Insert a few items as a test:

In [3]:
db.insert({'type': 'apple', 'count': 7})
db.insert({'type': 'peach', 'count': 3})
db.insert({'type': 'pear', 'count': 3})
db.insert({'type': 'banana', 'count': 12})

4

In [4]:
db.all()

[{'type': 'apple', 'count': 7},
 {'type': 'peach', 'count': 3},
 {'type': 'pear', 'count': 3},
 {'type': 'banana', 'count': 12}]

Databases are iterables (`iter(db)`):

In [5]:
for item in db:
    print(item)

{'type': 'apple', 'count': 7}
{'type': 'peach', 'count': 3}
{'type': 'pear', 'count': 3}
{'type': 'banana', 'count': 12}


In [6]:
for item in db:
    print(item['type'])

apple
peach
pear
banana


### Query Objects
Make a new `Query` object. Not sure how this works yet. Compare with `where()` function in the section below.

In [7]:
Fruit = Query()

In [8]:
db.search(Fruit.type == 'peach')

[{'type': 'peach', 'count': 3}]

In [9]:
db.search(Fruit.count == 5)      # Matches nothing

[]

In [10]:
db.search(Fruit.count == 3)

[{'type': 'peach', 'count': 3}, {'type': 'pear', 'count': 3}]

### Update Entries
Update some items, make other changes. Uses `Query()` objects.

In [11]:
db.all()

[{'type': 'apple', 'count': 7},
 {'type': 'peach', 'count': 3},
 {'type': 'pear', 'count': 3},
 {'type': 'banana', 'count': 12}]

In [12]:
db.update({'count': 10}, Fruit.type == 'apple')   # Change apple count to 10

[1]

In [13]:
db.all()

[{'type': 'apple', 'count': 10},
 {'type': 'peach', 'count': 3},
 {'type': 'pear', 'count': 3},
 {'type': 'banana', 'count': 12}]

Using the `query` object, we will get rid of all items with fewer than 5 items (so the peaches!):

In [14]:
db.remove(Fruit.count < 5)

[2, 3]

In [15]:
for item in db:
    print(item)

{'type': 'apple', 'count': 10}
{'type': 'banana', 'count': 12}


### Clear the Entire Database
To clear the whole database use `truncate` (why truncate?):

In [16]:
db.truncate()
db.all()

[]

## Review of Basic Commands
Here is a summary of what we did so far (copied from [HERE](https://tinydb.readthedocs.io/en/latest/getting-started.html#basic-usage)):

| Syntax | Description |
| ------: | :----------- |
| `db.insert(...)` | Insert a document |
| `db.all()` | Return all documents in the database as a list |
| `iter(db)` | Iterate over all documents in the database |
| `x = Query()` | Create a new `Query()` object |
| `Query().field == y` | Match documents with `field` equals `y` (usual comparisons work: `!=`, `>`, `>=`, `<`, `<=`) |
| `db.search(query)` | Use the `Query()` object to do a search for matches (`Query.field == Target`) |
| `db.update(fields, query)` | Update all corresponding `fields` in documents matching the `query` |
| `db.remove(query)` | Remove all documents matching the `query` |
| `db.truncate()` | Remove all documents in the database |

## "Advanced" Usage
Moving on to more advanced usage. See [HERE](https://tinydb.readthedocs.io/en/latest/usage.html) for details.

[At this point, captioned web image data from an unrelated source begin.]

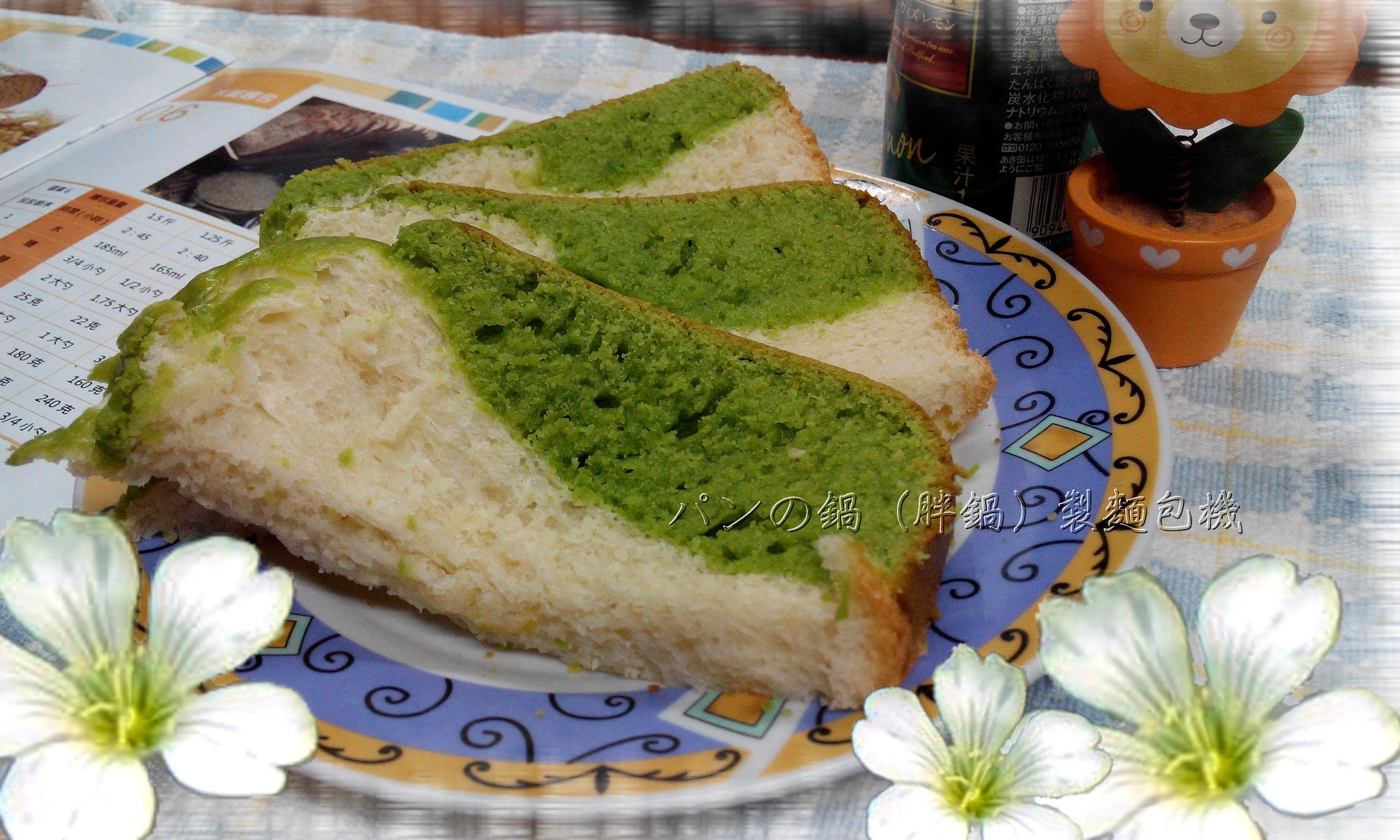 抹茶蛋糕吐司-パンの鍋(胖鍋)製麵包機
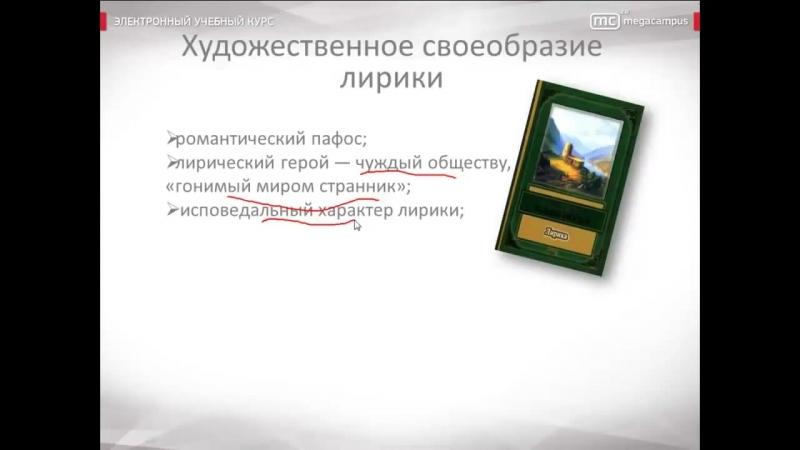 28 Михаил Лермонтов Основные мотивы лирики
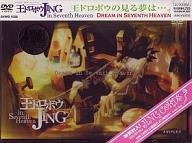 王ドロボウ JING in Seventh Heaven 2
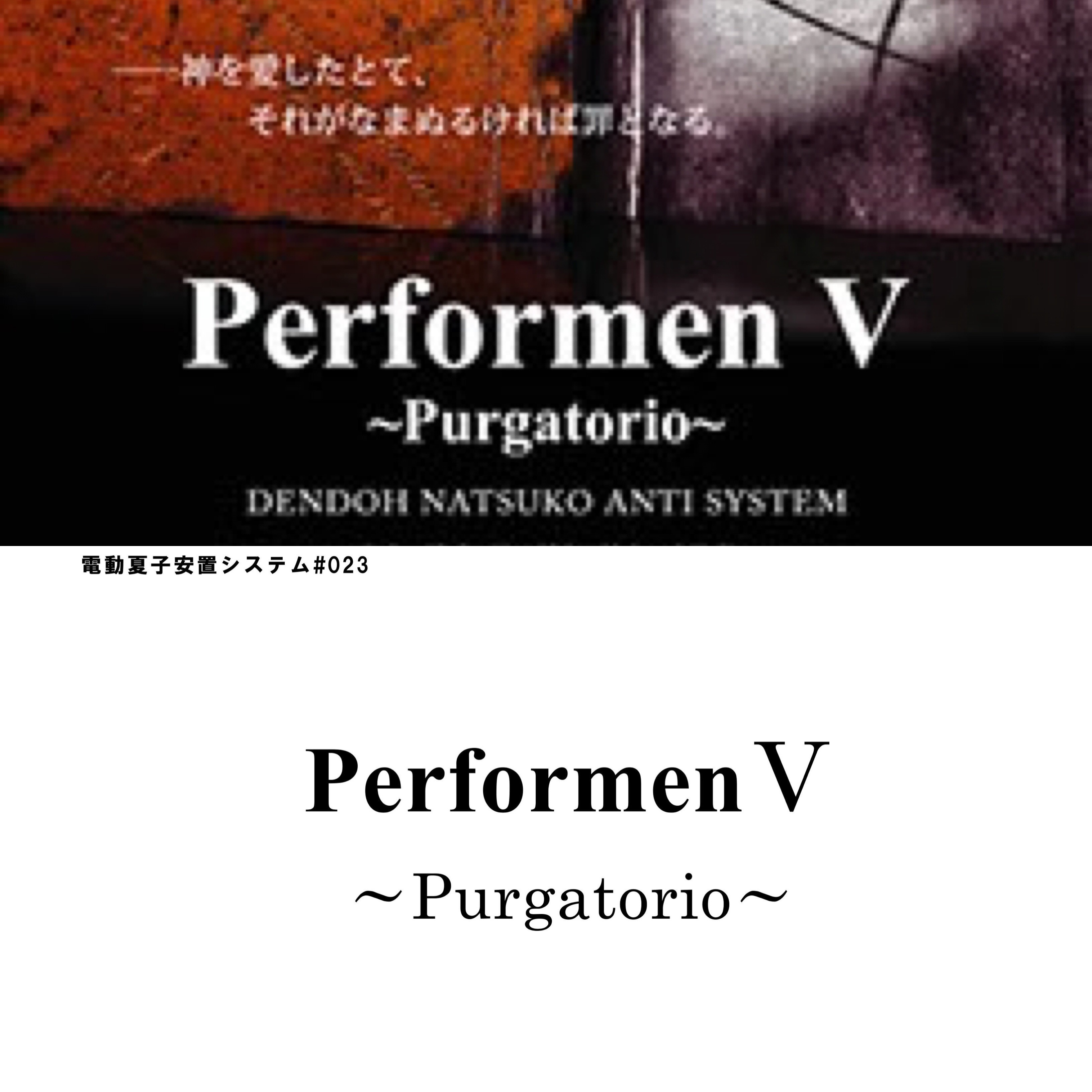 DVD+台本セット 第23回公演『PerformenV~Purgatorio~』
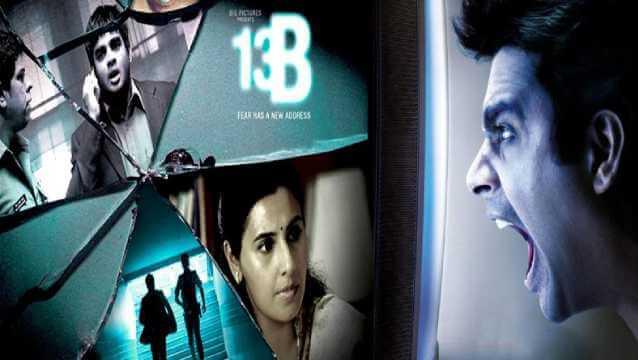 bhoot-ki-film-2020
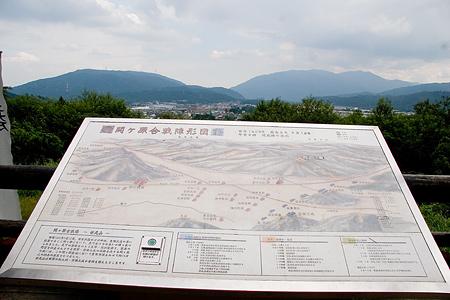 関ヶ原2-2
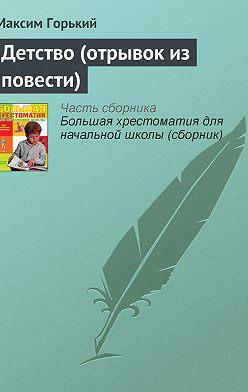 Максим Горький - Детство (отрывок из повести)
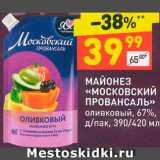 "Скидка: Майонез ""Московский"""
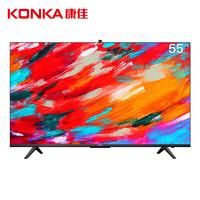 KONKA 康佳 55G10S 55英寸 4K液晶电视 黑色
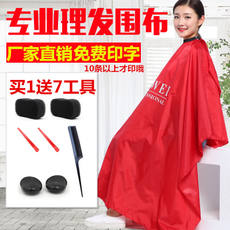 Hairdressing cloth cloth Hairdressing hair cutting cloth Barber shop professional cloth apron perm hair shawl Buy one get seven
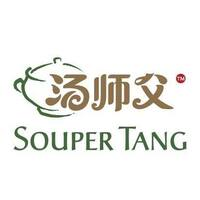Souper Tang featured image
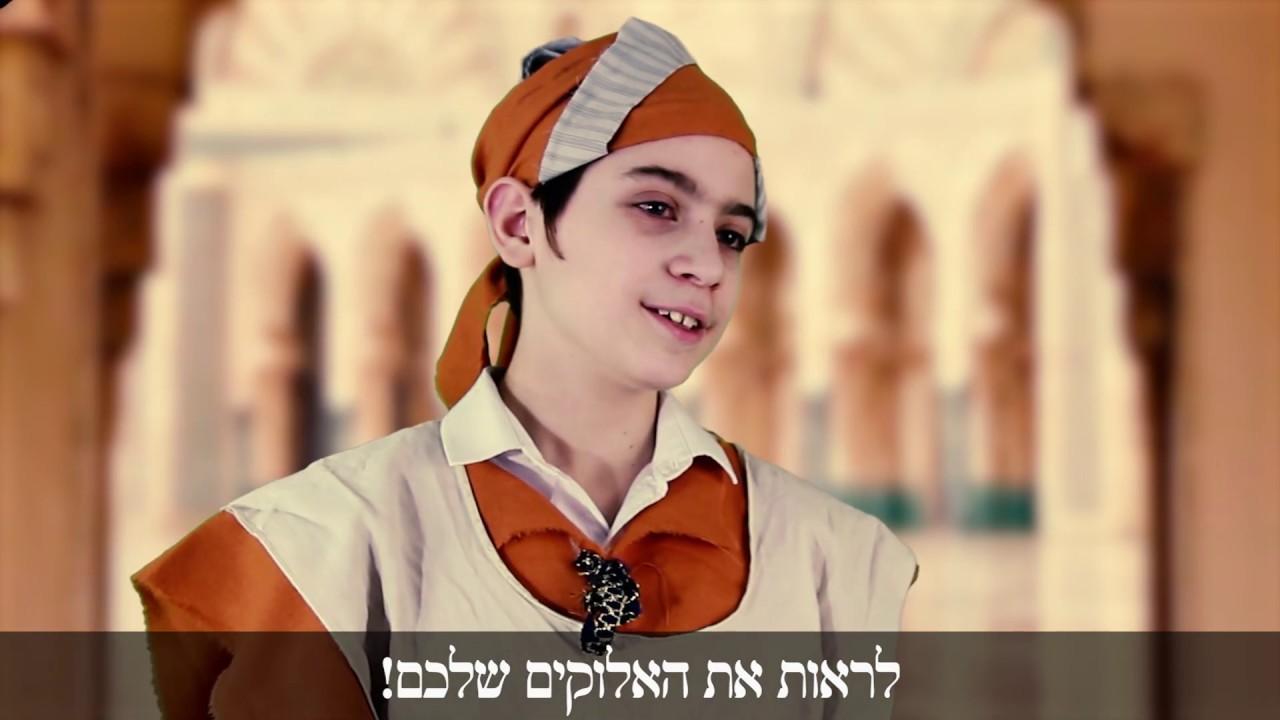 סיפורא דתלמודא 8 - רבי יהושוע ואדריאנוס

### Advanced Searching (Two Forms)
We will explore basic searching using a simple test database, created here:

In [17]:
ndb = TinyDB('users.json')
ndb.truncate()               # Added this to clean the DB on re-running the code!

In [18]:
ndb.insert({'name':'David Jones', 'birthday':{'month':'january', 'day': 12, 'year': 1990}})
ndb.insert({'name':'David Melbourne', 'birthday':{'month':'february', 'day': 19, 'year': 1971}})
ndb.insert({'name':'Mufti Jones', 'birthday':{'month':'december', 'day': 30, 'year': 1981}})
ndb.insert({'name':'dane double', 'birthday':{'month':'june', 'day': 22, 'year': 1977}})

4

In [19]:
ndb.all()

[{'name': 'David Jones',
  'birthday': {'month': 'january', 'day': 12, 'year': 1990}},
 {'name': 'David Melbourne',
  'birthday': {'month': 'february', 'day': 19, 'year': 1971}},
 {'name': 'Mufti Jones',
  'birthday': {'month': 'december', 'day': 30, 'year': 1981}},
 {'name': 'dane double',
  'birthday': {'month': 'june', 'day': 22, 'year': 1977}}]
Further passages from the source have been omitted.